We will spend a little time with the epistle of James this
fall. Martin Luther did not like James, calling it an “epistle
of straw.” John Calvin replied that even straw provides a little
nutrition, and we will seek that nutrition. Luke Timothy Johnson
writes that James has the “clearest” ethical message in the
New Testament. James is concerned about the practical aspects
of faith. How we behave to and with one another. How the law
serves not only to prevent us from doing bad things but supports
us in doing good things. How we become free people in our allegiance
to God’s wisdom. How life in the community should look. How
a life lived in love should look. (New Interpreter’s Bible,
pages 177 and following)
These are our questions, are they not, and James offers answers
that resonate with our Rally Day mandate. Faith without works
is dead, James insists. Just do it, he seems to say.

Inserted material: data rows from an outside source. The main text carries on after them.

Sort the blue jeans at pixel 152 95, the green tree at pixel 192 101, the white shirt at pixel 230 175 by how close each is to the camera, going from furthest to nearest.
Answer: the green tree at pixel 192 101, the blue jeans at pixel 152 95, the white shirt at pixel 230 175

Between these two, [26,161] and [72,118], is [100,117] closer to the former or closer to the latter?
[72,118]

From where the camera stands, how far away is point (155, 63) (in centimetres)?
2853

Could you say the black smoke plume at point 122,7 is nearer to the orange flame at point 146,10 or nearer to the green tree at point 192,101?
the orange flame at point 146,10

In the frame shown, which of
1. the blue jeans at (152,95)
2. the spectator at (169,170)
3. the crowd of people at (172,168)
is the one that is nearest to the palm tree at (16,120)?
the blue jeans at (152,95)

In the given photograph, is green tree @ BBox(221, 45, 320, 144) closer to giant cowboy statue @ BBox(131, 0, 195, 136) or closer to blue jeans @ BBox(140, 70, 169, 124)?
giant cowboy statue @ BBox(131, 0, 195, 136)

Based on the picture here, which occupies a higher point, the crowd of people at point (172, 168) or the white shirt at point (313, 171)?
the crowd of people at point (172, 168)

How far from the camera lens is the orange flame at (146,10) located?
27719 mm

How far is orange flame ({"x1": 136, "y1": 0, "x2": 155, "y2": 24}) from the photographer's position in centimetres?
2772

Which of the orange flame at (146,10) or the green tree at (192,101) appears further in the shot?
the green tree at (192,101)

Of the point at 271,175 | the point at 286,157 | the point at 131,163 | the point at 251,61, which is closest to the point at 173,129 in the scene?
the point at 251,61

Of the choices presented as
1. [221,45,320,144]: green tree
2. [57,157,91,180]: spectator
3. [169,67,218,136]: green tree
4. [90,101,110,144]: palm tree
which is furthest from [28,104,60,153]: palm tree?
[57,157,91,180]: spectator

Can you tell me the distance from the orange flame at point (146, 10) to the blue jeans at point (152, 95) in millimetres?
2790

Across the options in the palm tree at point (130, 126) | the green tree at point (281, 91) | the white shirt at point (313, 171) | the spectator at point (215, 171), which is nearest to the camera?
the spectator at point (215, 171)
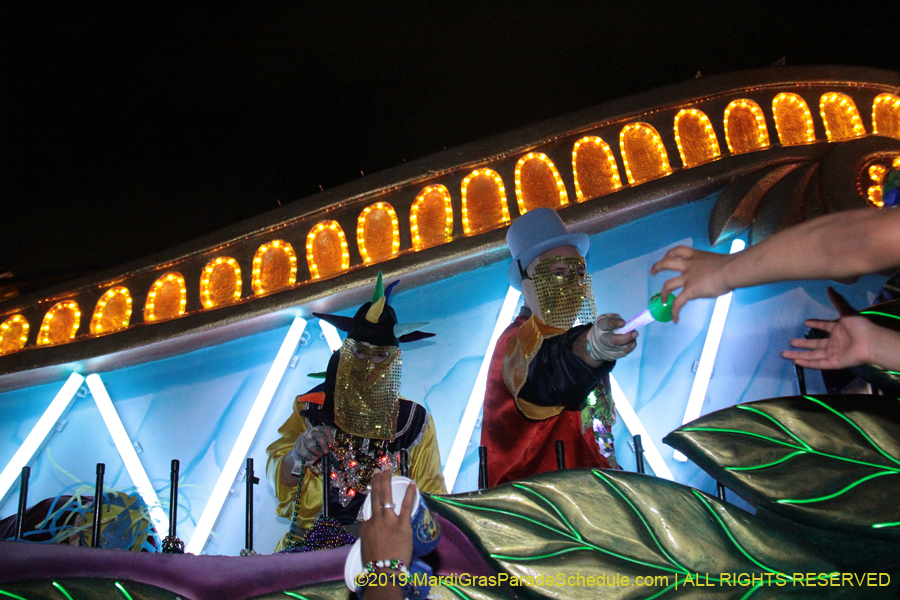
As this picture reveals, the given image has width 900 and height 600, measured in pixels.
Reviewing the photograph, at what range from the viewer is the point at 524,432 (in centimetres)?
281

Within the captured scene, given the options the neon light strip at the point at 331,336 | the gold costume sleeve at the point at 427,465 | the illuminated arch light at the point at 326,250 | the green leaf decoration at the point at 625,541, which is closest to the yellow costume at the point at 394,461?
the gold costume sleeve at the point at 427,465

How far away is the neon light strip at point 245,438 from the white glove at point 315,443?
58cm

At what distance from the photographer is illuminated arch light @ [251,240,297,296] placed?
3.53 m

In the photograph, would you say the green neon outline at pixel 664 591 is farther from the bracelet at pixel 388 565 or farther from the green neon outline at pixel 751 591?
the bracelet at pixel 388 565

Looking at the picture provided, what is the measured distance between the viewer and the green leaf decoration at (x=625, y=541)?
185 centimetres

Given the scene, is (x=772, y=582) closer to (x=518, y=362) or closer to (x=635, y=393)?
(x=518, y=362)

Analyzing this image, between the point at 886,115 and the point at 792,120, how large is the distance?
529 millimetres

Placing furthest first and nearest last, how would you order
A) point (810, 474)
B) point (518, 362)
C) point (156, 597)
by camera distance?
point (518, 362) → point (810, 474) → point (156, 597)

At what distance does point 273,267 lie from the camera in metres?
3.58

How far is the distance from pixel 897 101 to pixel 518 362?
2611mm

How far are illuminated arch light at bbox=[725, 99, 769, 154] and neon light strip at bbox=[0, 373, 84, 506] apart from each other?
11.4 ft

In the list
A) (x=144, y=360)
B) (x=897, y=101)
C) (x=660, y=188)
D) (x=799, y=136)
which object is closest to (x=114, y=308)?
(x=144, y=360)

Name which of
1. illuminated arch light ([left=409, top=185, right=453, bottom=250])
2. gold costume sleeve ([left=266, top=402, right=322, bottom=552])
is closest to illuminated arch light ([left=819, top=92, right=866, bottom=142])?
illuminated arch light ([left=409, top=185, right=453, bottom=250])

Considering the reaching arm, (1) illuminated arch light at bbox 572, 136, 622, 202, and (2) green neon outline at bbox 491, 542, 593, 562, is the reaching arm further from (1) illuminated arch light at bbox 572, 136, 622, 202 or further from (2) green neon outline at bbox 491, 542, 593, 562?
(1) illuminated arch light at bbox 572, 136, 622, 202
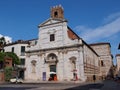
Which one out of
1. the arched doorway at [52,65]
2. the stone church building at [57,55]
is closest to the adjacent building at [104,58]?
the stone church building at [57,55]

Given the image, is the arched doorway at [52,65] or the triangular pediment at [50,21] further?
the triangular pediment at [50,21]

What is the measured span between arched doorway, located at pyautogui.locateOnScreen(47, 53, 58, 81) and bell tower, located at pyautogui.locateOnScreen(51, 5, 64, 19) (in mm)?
10140

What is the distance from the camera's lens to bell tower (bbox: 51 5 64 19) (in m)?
45.1

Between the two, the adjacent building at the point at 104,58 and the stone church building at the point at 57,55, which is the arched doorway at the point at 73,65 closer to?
the stone church building at the point at 57,55

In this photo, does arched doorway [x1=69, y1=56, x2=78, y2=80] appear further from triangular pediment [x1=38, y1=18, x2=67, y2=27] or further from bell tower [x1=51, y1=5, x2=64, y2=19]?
bell tower [x1=51, y1=5, x2=64, y2=19]

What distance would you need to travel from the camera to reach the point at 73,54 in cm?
3903

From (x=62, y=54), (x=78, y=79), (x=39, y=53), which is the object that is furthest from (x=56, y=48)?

Acts of
love and mercy and compassion are the marks of our wisdom, of
demonstrating that the faith we claim has truly claimed us.

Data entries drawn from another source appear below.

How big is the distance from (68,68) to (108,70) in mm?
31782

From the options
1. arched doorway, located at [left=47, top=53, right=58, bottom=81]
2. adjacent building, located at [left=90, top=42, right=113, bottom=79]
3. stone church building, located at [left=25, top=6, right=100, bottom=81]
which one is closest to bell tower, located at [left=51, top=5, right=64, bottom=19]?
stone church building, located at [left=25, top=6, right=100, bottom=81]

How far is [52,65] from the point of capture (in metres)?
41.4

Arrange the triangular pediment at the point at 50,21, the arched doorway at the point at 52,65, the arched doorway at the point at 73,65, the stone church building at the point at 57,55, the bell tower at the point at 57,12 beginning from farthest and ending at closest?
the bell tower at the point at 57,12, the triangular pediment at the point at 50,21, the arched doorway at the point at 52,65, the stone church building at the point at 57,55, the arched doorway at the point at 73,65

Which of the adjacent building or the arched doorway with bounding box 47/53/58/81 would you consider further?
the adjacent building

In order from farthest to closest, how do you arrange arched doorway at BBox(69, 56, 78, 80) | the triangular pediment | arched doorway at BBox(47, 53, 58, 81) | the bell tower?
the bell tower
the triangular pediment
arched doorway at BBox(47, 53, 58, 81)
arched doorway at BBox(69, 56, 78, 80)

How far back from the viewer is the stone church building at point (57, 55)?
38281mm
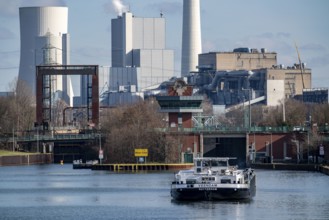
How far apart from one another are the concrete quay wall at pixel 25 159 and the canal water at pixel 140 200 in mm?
39712

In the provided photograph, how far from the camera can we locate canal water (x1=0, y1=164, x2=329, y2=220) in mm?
70125

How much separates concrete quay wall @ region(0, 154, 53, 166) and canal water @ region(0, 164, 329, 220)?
1563 inches

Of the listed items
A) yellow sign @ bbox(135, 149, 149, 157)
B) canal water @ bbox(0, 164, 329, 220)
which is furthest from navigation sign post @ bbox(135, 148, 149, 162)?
canal water @ bbox(0, 164, 329, 220)

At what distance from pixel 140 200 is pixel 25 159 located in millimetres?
80141

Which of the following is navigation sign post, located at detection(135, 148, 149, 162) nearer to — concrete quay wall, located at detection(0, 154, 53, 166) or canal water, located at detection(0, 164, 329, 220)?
canal water, located at detection(0, 164, 329, 220)

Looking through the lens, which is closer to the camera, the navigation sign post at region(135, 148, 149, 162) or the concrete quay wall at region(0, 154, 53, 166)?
the navigation sign post at region(135, 148, 149, 162)

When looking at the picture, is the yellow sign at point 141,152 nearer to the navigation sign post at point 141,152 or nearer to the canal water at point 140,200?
the navigation sign post at point 141,152

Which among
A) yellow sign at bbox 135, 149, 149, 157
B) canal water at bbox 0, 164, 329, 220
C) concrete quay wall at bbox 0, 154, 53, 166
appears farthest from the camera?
concrete quay wall at bbox 0, 154, 53, 166

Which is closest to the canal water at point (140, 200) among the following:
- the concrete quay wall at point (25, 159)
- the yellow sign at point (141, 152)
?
the yellow sign at point (141, 152)

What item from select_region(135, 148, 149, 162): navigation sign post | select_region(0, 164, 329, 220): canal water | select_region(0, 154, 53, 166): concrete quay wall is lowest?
select_region(0, 164, 329, 220): canal water

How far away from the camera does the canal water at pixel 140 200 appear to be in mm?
70125

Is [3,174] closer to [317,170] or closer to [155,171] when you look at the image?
[155,171]

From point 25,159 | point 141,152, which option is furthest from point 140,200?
point 25,159

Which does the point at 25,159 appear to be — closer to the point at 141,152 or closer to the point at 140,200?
the point at 141,152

And in the second little episode of our gospel lesson, Jesus
heals a deaf man and suggests to us again that all persons are
clean, all persons are part of the kingdom of God, all persons
are children within the human family and therefore have something
to offer. That the kingdom of God is about inclusion AND fulfillment,
that there must be basic rhythm to our witness and proclamation.
We show no partiality. We love our neighbor. Our faith is alive,
in adverse situations, in sideline situations, our faith is
alive.
It is a “Bend It Like Beckham” kind of faith. Against the odds,
we will make our witness, share our story, play our game. In
face of cultural pressures, financial challenge, religious infighting,
we will play our game.
We do not have altar calls in the Presbyterian Church. For
some of us, known at times as “God’s frozen people,” that’s
good news. We do not have altar calls. First of all, we do not
have an altar, but rather a communion table, because we believe
somehow in the mystery of our faith that Christ’s sacrifice
is sufficient. And my friend Joanna Adams reminds us that “our
tradition places ultimate emphasis not on our making a decision
for Christ, but on God’s making a decision for us in Christ.”

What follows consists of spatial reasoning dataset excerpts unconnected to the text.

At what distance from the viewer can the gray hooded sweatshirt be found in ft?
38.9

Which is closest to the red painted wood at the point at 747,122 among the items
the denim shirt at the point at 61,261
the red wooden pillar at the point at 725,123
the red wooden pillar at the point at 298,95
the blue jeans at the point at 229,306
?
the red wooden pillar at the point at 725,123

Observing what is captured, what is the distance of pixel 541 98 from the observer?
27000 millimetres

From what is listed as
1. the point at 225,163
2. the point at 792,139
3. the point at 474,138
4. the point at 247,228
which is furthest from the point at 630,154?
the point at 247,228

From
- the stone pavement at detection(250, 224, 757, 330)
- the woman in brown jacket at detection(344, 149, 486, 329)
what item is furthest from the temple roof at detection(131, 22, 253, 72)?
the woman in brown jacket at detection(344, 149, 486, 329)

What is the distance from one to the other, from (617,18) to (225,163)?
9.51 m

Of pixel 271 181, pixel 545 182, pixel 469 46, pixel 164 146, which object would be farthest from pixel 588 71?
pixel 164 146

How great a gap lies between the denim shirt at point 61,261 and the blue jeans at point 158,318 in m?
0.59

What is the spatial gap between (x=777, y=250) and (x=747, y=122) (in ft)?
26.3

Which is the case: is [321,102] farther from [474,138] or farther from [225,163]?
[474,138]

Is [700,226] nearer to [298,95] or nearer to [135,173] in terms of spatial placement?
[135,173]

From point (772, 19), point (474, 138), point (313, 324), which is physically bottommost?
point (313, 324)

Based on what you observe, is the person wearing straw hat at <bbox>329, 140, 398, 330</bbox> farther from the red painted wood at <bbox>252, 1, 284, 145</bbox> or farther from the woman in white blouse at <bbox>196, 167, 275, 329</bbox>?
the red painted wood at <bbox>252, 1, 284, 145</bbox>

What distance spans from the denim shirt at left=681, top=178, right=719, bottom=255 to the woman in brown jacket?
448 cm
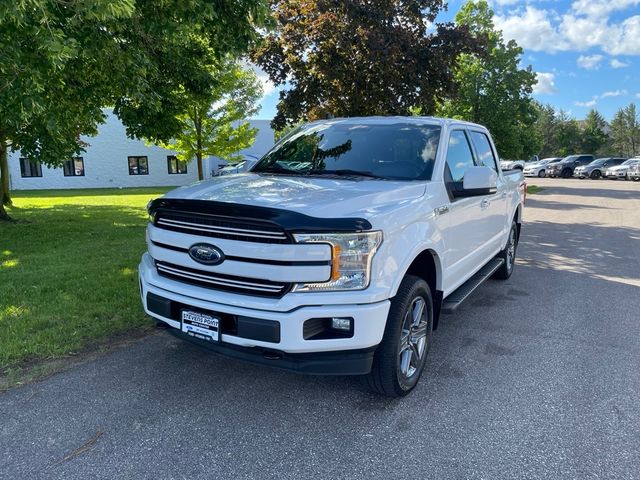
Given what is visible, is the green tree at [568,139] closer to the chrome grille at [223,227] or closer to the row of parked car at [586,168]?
the row of parked car at [586,168]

(Sermon at Fourth Presbyterian Church, August 10, 2003)
So we do not have altar calls. But today is day for re-commitment.
And there are so many things to which we might re-commit. There
are big issues facing our city, our county, our region. Two
significant ones continue to present themselves in urgent ways.
The first is the manner in which neighbor is killing neighbor
in our city, handgun violence and its racial implications. The
second is this region’s economic future. What difference might
it make if you and I, and this church, got truly serious about
addressing these issues.
Or what difference might it make in this church as we re-commit
ourselves to a new year. Volunteer. Join a committee. Lend a
hand. Invite a friend. Do something new, or do something old
in a new way. This place is overflowing with energy and opportunity,
and we are invited in ever more profound ways to capture this
moment and be creative stewards of it.
Or what difference might it make for you and me to re-commit
to something in our own lives. Repairing the breach in a relationship.
Having that important talk. Taking that important step. Seeking
that support. Making that important lifestyle change.
What might it look like if you, and I, and all of us together,
kept asking these most extraordinary questions about our world,
our church, our lives? What needs healing? What needs our persistent
faith? What needs our love? What needs God’s love. What witness
shall we make, what stand shall we take, what testimony shall
we offer, what game shall we play?
We do not have altar calls, and yet this is a moment to commit
and re-commit. Happy Rally Day. Amen.